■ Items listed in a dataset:
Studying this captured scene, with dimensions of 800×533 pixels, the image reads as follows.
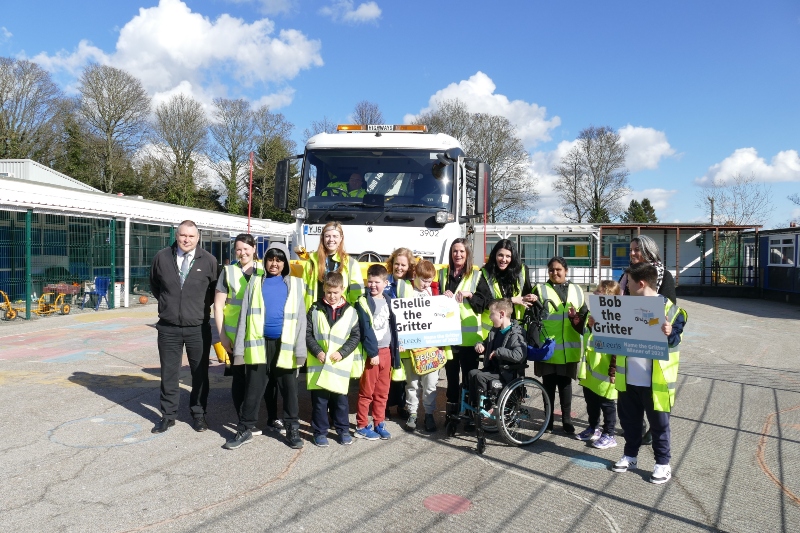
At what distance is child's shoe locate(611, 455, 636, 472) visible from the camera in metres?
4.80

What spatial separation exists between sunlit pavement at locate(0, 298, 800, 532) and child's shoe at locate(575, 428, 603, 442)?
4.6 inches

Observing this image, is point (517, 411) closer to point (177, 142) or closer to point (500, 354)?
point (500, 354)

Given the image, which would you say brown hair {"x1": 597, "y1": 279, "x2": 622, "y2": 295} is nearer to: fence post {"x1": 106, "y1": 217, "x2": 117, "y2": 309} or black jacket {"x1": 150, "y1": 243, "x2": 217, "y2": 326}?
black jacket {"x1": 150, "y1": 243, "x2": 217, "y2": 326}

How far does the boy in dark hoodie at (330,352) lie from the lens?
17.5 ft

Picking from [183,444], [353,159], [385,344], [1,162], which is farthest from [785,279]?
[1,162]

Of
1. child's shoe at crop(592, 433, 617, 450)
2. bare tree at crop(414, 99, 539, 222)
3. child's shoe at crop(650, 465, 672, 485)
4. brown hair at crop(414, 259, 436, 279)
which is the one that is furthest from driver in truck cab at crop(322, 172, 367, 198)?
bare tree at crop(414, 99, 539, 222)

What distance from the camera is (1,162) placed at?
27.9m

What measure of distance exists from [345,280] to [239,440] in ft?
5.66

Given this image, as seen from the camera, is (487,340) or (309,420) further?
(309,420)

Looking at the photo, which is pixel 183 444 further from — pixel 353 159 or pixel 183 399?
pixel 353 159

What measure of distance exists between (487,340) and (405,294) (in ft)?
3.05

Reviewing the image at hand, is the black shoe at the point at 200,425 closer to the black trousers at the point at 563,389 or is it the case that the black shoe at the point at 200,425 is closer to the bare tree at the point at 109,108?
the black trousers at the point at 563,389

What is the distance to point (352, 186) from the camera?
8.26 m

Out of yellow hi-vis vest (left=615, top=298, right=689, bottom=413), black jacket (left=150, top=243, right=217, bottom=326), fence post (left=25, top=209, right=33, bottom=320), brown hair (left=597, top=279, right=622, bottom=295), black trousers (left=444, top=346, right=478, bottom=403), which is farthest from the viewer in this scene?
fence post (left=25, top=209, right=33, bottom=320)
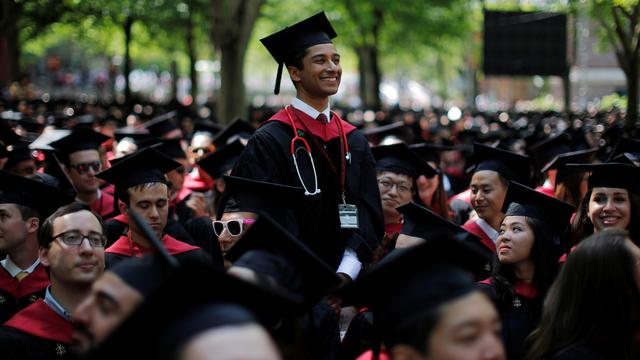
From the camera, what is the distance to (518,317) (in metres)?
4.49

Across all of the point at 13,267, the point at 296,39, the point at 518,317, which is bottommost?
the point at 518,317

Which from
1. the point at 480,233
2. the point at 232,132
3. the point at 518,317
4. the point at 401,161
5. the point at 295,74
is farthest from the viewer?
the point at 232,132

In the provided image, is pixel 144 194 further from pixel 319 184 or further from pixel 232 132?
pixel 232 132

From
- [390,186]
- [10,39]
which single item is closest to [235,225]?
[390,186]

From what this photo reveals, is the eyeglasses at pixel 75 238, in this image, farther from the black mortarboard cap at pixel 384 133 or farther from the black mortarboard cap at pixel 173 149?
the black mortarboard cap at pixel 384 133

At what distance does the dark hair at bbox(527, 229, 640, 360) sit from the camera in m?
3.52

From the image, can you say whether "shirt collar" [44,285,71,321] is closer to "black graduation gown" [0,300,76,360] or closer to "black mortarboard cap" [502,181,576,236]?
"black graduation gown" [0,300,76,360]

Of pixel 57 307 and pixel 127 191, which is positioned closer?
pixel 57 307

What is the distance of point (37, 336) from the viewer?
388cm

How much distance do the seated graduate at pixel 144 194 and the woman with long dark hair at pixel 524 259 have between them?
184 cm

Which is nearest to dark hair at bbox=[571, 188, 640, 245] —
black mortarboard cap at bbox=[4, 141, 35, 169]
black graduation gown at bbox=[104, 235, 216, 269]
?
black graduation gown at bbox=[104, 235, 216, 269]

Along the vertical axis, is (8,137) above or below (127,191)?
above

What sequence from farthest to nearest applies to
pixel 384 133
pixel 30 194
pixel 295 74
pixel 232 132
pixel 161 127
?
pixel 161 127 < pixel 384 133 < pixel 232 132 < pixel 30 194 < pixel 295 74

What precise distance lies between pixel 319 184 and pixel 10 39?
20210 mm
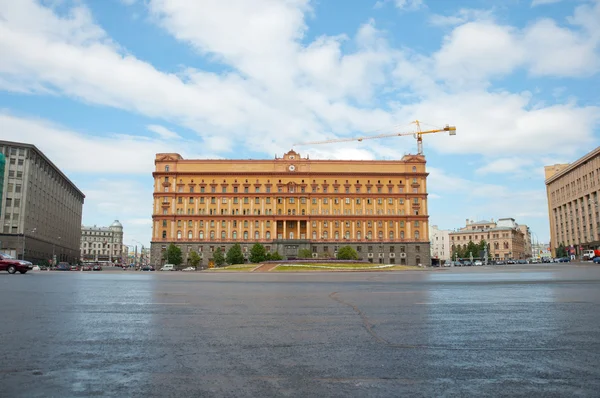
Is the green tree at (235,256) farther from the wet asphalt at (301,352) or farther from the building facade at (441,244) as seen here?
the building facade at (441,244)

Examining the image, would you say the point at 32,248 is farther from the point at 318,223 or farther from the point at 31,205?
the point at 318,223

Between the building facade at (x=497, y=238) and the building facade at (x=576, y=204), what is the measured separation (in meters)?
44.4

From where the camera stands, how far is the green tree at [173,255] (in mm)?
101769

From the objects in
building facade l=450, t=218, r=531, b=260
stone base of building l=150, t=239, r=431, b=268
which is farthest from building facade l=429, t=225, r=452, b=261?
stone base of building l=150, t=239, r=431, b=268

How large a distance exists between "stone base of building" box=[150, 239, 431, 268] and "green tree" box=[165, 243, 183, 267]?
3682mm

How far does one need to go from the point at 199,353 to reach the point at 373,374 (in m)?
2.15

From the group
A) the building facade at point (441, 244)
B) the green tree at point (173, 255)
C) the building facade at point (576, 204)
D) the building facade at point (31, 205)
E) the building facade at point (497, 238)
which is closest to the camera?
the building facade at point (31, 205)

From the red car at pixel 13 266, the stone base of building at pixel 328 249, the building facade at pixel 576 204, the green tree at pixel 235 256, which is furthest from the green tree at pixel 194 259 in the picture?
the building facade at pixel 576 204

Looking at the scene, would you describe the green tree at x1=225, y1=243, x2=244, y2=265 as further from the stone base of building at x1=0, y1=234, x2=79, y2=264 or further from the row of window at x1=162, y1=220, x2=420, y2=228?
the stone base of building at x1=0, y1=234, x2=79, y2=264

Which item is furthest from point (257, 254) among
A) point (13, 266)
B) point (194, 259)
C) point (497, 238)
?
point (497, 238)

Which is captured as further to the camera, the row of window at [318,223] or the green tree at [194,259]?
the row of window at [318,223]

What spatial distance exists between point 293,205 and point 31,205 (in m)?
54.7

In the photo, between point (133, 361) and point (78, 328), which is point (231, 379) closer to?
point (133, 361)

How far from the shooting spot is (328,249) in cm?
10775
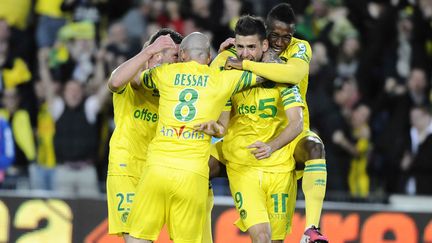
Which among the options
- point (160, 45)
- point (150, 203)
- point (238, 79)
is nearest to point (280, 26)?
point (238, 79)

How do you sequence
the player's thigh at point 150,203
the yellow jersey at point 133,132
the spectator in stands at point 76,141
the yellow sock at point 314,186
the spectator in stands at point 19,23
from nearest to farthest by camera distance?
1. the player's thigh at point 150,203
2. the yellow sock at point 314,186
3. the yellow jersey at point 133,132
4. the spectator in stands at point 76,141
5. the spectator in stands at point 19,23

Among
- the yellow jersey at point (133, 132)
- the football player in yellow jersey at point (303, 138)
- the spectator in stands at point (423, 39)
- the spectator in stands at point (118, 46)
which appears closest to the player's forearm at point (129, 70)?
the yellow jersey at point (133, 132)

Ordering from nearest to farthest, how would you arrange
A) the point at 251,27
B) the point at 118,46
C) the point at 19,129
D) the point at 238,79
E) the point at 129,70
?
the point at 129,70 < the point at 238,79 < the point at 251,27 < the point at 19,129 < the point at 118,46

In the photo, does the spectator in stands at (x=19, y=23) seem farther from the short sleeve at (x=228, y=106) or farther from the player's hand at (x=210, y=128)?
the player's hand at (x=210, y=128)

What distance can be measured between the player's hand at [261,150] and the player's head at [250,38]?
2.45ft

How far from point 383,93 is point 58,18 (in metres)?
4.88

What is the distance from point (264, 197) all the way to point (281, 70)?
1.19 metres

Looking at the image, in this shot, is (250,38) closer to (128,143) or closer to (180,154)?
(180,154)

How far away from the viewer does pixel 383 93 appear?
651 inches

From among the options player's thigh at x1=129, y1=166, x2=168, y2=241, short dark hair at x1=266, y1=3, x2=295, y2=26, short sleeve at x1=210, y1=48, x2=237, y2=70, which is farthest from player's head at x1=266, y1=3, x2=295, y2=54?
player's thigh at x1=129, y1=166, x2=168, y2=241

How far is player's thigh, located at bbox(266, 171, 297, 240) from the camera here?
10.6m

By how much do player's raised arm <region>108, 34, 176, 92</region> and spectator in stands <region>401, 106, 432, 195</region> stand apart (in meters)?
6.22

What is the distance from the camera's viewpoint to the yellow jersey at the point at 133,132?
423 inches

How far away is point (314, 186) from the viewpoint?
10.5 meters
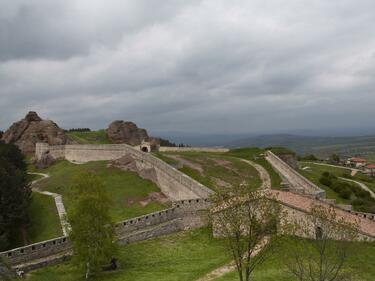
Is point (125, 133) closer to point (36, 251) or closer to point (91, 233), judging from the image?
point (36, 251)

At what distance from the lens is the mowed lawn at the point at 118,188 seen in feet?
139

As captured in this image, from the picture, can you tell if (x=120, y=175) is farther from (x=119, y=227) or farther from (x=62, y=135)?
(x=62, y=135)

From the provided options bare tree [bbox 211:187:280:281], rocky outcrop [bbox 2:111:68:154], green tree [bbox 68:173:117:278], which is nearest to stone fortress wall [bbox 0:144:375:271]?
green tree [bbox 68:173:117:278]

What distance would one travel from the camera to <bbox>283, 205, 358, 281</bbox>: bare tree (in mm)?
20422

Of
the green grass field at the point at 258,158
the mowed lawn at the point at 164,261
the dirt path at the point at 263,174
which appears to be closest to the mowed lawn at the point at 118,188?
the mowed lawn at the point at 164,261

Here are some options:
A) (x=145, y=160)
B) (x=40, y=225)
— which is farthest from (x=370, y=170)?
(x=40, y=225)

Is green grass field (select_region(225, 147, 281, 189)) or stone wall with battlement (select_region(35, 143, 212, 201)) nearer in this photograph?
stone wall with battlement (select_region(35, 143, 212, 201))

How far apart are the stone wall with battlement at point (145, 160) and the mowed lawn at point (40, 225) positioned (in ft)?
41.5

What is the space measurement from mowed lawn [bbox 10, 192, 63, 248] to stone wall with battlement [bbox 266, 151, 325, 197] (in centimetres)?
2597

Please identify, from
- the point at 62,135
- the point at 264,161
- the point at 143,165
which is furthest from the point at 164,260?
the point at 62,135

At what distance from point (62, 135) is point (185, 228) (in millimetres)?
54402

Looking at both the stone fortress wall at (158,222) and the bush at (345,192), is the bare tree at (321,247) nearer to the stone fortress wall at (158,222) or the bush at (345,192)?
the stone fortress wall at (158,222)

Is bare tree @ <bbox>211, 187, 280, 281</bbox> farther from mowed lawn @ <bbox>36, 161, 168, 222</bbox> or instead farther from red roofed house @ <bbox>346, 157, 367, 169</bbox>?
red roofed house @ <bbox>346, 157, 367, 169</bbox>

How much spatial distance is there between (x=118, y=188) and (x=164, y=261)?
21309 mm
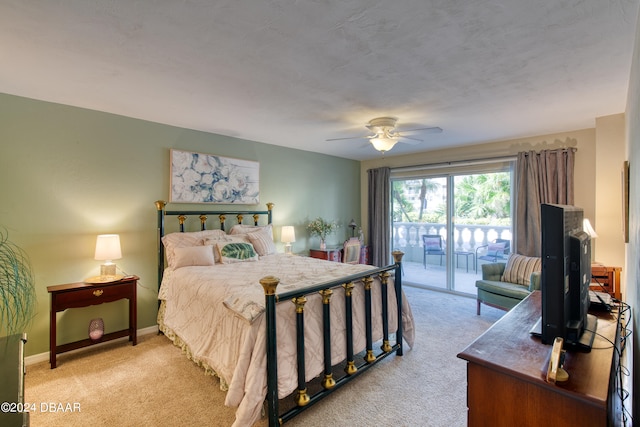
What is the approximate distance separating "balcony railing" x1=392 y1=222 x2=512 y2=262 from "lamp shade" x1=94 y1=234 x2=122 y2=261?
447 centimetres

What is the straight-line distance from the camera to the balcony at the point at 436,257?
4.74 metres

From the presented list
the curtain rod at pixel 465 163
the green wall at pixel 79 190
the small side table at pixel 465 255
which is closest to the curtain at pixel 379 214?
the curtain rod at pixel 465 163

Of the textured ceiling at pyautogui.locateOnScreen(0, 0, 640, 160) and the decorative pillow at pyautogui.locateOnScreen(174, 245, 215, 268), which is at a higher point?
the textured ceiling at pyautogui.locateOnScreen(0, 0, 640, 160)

■ STATED PROBLEM: Reproduce the data verbatim, everything from the line containing "Please identify, from" down to the end of the data, with both ends included. Leave the pictures out.

■ COMPLETE ANSWER:
Please identify, from
- the point at 62,135
- the point at 264,161
- the point at 143,165
which is furthest from the point at 164,260?
the point at 62,135

At what distance from point (62, 135) is point (185, 228) (in millimetres)?
54402

Looking at both the stone fortress wall at (158,222) and the bush at (345,192), is the bare tree at (321,247) nearer to the stone fortress wall at (158,222) or the bush at (345,192)?
the stone fortress wall at (158,222)

Is bare tree @ <bbox>211, 187, 280, 281</bbox> farther from mowed lawn @ <bbox>36, 161, 168, 222</bbox> or instead farther from red roofed house @ <bbox>346, 157, 367, 169</bbox>?
red roofed house @ <bbox>346, 157, 367, 169</bbox>

How much spatial distance is there between (x=118, y=188) and (x=164, y=261)?
21309 mm
What is the approximate distance separating "balcony railing" x1=392 y1=222 x2=512 y2=262 from "lamp shade" x1=94 y1=234 x2=122 y2=261?
447 centimetres

What is the straight-line distance from the camera to the balcony at the point at 436,257?
4.74 metres

From the presented list
the curtain rod at pixel 465 163
the green wall at pixel 79 190
the small side table at pixel 465 255
which is closest to the curtain at pixel 379 214?
the curtain rod at pixel 465 163

Of the textured ceiling at pyautogui.locateOnScreen(0, 0, 640, 160) and the decorative pillow at pyautogui.locateOnScreen(174, 245, 215, 268), which is at a higher point?
the textured ceiling at pyautogui.locateOnScreen(0, 0, 640, 160)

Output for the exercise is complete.